[Task requirements]: Display every line in the entries below that contains the word "items".

[Dataset excerpts]:
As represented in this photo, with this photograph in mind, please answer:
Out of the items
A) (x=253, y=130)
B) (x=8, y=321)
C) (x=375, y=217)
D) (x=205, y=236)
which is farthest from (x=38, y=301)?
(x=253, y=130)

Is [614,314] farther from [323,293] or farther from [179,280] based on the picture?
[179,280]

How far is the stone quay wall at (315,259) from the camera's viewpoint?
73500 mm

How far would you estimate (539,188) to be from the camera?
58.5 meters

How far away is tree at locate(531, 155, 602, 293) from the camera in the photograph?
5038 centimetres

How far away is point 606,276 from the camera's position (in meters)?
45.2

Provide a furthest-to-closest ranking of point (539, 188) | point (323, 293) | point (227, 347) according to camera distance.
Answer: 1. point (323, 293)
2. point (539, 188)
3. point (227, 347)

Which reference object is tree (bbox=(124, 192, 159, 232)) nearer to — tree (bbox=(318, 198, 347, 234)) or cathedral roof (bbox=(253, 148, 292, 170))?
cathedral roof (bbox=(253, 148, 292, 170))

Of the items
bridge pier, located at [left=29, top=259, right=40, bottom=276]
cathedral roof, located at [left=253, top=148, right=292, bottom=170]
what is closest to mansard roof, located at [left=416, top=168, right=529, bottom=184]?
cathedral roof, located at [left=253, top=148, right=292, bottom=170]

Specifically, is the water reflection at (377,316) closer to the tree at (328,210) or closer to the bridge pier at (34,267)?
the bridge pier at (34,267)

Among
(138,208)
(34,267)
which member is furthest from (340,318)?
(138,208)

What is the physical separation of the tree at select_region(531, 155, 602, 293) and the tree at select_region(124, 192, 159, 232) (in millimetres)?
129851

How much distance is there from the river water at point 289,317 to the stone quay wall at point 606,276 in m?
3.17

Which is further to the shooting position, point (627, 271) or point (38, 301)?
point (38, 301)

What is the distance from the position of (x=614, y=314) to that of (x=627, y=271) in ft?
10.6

* * *

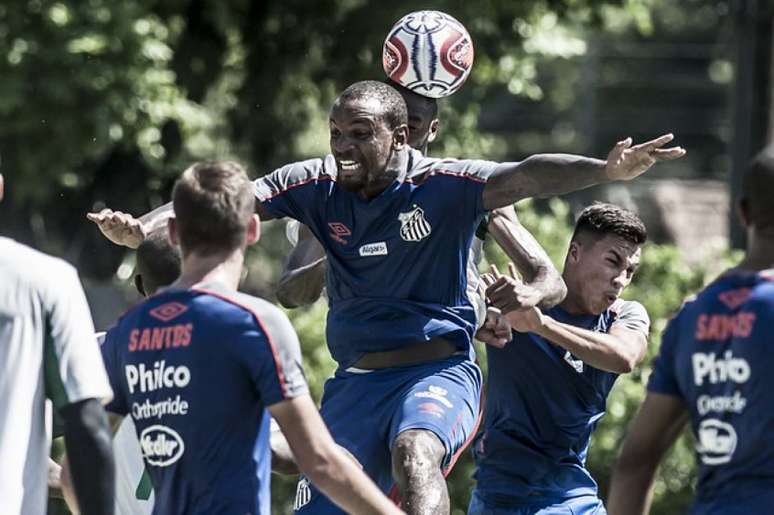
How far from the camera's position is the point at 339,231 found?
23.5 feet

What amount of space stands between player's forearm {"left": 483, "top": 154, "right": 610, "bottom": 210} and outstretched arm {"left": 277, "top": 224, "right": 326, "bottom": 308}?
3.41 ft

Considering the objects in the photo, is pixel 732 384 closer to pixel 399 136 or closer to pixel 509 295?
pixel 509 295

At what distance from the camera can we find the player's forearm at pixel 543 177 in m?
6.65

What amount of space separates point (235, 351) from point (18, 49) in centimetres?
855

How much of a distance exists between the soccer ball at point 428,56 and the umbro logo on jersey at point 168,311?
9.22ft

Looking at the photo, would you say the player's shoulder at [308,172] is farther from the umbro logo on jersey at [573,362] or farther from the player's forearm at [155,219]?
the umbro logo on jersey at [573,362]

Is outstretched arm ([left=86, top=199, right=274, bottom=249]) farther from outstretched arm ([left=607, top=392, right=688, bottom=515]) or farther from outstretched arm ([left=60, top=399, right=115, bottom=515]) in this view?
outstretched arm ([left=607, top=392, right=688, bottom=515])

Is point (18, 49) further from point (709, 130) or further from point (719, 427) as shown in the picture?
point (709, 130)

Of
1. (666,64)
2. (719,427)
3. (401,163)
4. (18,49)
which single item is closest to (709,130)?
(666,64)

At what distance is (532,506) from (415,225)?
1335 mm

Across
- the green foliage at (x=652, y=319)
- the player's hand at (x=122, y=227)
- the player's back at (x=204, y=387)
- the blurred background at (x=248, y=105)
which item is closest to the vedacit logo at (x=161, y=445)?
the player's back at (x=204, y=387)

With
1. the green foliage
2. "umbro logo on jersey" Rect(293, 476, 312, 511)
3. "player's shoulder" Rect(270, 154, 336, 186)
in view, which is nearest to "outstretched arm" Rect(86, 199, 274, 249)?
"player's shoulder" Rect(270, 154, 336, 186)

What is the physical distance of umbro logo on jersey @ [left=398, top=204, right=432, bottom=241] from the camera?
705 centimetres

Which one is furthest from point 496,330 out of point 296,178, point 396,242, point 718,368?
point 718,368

--

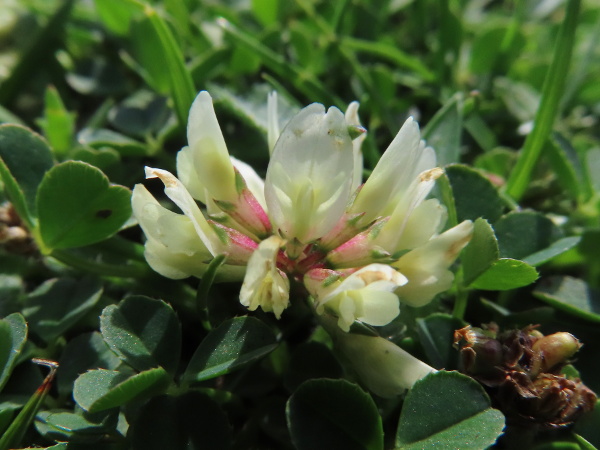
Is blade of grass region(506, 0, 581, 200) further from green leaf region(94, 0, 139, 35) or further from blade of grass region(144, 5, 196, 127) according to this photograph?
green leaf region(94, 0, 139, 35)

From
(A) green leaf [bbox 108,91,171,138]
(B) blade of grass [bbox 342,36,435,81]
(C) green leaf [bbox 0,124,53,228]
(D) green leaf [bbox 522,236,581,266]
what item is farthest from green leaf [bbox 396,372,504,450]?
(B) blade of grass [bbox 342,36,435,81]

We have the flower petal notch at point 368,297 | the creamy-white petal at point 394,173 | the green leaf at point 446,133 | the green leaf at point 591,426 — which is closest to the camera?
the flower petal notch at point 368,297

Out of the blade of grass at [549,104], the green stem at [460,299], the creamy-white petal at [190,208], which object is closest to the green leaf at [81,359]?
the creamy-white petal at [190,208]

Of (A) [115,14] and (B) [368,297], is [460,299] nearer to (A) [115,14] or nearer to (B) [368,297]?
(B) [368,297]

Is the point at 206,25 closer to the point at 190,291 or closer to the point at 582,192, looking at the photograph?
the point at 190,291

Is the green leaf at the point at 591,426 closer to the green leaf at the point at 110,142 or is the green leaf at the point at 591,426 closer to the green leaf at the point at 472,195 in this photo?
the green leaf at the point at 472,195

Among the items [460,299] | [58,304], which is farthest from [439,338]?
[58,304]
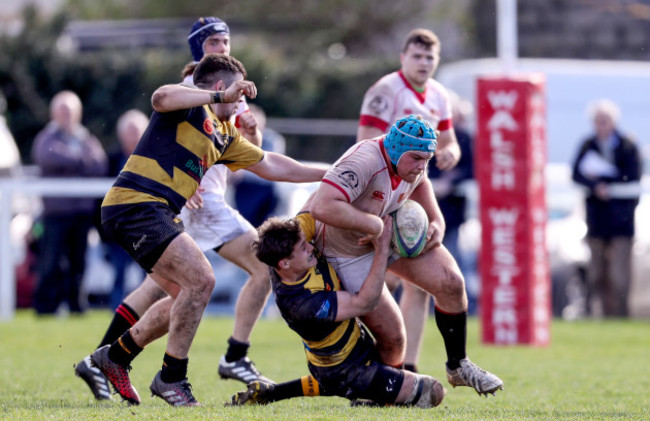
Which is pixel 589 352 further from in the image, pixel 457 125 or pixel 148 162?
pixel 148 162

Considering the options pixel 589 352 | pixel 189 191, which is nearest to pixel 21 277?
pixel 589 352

[Output of the task]:
Out of the items
Of the items
Among the items [460,299] | [58,304], which is farthest from [439,338]?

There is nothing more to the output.